**TASK OBJECTIVE:** Once the line containing "A: Cervus elaphus (red deer)." is found, set down that line and each one after it exactly, through the end of the entries.

PROVIDED DATA Block Start

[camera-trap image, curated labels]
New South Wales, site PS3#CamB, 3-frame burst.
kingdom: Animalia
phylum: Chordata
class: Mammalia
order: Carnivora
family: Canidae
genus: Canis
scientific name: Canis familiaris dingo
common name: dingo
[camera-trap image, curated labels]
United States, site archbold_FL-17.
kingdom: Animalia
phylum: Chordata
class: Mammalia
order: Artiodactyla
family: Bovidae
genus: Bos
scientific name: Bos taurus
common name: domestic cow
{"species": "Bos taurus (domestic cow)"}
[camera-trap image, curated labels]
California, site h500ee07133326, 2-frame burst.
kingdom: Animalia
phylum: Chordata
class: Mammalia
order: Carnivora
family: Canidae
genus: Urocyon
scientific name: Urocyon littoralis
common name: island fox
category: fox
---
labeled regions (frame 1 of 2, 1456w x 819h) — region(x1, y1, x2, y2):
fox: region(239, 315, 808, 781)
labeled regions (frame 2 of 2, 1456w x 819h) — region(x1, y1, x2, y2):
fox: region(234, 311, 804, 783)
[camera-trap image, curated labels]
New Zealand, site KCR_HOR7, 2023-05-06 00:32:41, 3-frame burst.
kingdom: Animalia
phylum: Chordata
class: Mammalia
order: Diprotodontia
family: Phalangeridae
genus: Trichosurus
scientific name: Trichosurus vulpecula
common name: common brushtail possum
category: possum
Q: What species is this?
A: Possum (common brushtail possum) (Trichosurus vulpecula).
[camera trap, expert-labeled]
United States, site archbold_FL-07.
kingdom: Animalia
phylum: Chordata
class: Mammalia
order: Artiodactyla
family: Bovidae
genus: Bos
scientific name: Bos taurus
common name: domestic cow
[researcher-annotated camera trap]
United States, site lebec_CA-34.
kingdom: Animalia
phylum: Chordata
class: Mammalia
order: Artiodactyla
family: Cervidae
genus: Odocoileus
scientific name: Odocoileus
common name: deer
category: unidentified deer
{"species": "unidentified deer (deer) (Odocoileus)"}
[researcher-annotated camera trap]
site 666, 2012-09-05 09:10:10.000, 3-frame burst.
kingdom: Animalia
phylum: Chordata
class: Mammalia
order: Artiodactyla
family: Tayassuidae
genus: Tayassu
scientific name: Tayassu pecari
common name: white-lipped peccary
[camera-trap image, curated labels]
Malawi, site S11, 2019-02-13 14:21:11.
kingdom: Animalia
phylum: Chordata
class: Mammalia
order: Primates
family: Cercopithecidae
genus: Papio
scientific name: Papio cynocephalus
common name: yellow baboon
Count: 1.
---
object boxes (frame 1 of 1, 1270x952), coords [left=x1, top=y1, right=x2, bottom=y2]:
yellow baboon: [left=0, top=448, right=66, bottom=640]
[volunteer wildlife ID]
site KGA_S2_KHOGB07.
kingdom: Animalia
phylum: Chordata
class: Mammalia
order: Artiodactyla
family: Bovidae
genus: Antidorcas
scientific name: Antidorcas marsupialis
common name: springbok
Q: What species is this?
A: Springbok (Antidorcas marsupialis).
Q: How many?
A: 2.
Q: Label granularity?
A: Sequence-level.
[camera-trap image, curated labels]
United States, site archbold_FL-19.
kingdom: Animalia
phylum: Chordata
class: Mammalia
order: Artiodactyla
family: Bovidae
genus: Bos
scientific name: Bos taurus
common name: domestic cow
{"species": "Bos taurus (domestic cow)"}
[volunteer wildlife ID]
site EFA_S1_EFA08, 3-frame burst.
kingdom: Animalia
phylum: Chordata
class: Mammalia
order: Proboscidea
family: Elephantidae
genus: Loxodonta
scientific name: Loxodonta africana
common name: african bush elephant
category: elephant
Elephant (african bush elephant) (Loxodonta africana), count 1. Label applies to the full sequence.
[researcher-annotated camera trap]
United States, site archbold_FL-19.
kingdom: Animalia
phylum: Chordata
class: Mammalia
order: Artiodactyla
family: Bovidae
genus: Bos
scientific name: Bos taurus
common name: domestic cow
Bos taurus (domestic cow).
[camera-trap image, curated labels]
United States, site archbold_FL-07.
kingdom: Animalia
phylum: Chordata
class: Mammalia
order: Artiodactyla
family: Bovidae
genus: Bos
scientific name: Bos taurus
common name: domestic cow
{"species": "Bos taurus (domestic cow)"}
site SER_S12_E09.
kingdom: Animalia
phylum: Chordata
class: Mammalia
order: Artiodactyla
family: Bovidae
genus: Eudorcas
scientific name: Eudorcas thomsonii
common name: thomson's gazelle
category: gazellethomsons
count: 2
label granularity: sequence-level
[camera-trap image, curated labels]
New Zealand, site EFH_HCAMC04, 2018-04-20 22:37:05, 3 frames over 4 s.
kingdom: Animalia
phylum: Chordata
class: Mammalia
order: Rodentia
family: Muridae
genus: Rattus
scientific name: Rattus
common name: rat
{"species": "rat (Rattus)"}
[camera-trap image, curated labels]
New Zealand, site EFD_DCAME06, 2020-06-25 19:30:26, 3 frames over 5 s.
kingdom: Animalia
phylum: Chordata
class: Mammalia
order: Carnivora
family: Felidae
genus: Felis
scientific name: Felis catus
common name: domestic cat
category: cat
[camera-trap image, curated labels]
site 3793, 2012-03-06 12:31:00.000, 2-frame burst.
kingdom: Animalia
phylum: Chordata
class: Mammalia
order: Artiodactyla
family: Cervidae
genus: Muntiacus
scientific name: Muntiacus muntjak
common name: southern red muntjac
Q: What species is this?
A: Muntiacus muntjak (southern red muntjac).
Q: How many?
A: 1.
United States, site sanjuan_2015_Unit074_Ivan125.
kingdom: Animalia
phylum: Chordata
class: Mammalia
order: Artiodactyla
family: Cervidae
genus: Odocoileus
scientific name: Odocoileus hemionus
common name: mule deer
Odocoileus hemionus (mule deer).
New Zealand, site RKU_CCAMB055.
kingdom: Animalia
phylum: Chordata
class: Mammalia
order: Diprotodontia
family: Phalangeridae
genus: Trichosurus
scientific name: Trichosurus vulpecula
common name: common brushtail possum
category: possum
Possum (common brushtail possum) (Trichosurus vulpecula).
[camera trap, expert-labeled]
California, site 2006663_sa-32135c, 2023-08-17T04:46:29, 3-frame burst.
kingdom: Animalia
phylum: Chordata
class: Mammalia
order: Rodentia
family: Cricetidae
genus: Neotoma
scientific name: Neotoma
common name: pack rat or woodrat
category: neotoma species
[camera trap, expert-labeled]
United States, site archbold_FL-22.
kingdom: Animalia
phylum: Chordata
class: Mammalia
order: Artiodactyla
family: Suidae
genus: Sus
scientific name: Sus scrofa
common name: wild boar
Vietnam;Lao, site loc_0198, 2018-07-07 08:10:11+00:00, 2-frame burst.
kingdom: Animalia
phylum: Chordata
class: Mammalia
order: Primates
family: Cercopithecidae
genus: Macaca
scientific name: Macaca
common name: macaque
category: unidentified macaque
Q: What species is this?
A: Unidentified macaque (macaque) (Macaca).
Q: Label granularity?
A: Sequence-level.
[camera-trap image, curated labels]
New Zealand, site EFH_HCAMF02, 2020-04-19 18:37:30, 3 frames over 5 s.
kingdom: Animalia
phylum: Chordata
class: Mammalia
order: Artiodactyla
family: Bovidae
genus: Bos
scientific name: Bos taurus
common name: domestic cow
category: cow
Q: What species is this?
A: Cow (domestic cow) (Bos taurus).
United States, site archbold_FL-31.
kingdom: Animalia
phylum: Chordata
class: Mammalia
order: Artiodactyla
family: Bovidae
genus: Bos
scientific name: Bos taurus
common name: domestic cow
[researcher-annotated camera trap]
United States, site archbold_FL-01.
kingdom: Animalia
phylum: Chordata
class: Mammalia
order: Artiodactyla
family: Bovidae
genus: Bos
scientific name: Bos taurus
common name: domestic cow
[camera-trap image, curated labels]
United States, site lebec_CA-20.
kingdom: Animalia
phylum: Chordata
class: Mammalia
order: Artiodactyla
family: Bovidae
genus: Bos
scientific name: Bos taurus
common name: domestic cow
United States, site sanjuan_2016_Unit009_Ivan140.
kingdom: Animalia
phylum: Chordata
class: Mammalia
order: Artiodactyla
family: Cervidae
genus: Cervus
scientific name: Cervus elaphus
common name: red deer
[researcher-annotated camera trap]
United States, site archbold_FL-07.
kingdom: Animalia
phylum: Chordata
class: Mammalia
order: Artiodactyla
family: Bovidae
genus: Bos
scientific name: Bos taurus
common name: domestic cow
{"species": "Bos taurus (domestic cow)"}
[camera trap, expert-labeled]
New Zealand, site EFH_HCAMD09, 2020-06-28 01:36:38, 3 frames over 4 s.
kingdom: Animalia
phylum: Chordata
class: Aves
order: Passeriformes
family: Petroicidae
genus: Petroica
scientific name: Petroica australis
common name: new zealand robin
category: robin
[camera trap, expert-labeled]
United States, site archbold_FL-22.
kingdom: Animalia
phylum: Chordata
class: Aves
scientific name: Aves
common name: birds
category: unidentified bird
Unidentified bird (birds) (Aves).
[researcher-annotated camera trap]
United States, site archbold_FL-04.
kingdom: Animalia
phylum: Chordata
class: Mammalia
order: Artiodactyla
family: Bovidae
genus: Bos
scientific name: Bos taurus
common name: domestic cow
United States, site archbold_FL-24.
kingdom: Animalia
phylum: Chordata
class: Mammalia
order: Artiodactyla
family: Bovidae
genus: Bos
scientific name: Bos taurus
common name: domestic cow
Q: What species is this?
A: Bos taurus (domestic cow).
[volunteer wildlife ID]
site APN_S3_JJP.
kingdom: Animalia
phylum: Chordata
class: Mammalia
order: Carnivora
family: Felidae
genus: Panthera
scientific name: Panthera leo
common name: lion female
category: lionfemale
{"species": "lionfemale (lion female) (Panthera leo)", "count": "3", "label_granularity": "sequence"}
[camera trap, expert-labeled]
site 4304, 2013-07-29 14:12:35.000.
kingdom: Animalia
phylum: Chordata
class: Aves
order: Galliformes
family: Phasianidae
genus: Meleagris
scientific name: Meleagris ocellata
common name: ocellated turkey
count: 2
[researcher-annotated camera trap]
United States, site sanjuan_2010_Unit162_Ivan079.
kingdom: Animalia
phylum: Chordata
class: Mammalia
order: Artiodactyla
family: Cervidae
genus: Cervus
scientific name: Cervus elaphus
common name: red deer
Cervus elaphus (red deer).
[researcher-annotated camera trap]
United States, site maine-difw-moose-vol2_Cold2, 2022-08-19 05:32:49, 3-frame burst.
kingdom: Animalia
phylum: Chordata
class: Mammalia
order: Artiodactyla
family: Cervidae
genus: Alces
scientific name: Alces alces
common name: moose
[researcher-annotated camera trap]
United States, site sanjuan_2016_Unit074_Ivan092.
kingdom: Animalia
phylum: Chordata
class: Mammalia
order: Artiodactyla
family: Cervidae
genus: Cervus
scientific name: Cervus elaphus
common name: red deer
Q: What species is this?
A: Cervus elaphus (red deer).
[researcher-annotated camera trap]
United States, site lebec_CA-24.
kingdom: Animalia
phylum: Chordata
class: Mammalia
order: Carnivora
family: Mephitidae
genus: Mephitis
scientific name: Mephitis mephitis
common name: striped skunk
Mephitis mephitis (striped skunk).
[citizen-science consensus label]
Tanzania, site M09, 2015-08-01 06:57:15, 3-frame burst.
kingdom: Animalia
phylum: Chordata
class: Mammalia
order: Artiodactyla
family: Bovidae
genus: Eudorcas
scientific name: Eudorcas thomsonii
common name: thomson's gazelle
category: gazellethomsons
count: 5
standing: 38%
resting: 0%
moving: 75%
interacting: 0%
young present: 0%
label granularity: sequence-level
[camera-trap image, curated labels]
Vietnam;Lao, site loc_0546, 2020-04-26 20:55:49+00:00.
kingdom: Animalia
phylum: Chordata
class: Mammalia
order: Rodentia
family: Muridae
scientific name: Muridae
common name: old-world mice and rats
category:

PROVIDED DATA Block End

**ANSWER FOR THE TASK:**
A: Cervus elaphus (red deer).
[researcher-annotated camera trap]
United States, site lebec_CA-24.
kingdom: Animalia
phylum: Chordata
class: Mammalia
order: Carnivora
family: Mephitidae
genus: Mephitis
scientific name: Mephitis mephitis
common name: striped skunk
Mephitis mephitis (striped skunk).
[citizen-science consensus label]
Tanzania, site M09, 2015-08-01 06:57:15, 3-frame burst.
kingdom: Animalia
phylum: Chordata
class: Mammalia
order: Artiodactyla
family: Bovidae
genus: Eudorcas
scientific name: Eudorcas thomsonii
common name: thomson's gazelle
category: gazellethomsons
count: 5
standing: 38%
resting: 0%
moving: 75%
interacting: 0%
young present: 0%
label granularity: sequence-level
[camera-trap image, curated labels]
Vietnam;Lao, site loc_0546, 2020-04-26 20:55:49+00:00.
kingdom: Animalia
phylum: Chordata
class: Mammalia
order: Rodentia
family: Muridae
scientific name: Muridae
common name: old-world mice and rats
category:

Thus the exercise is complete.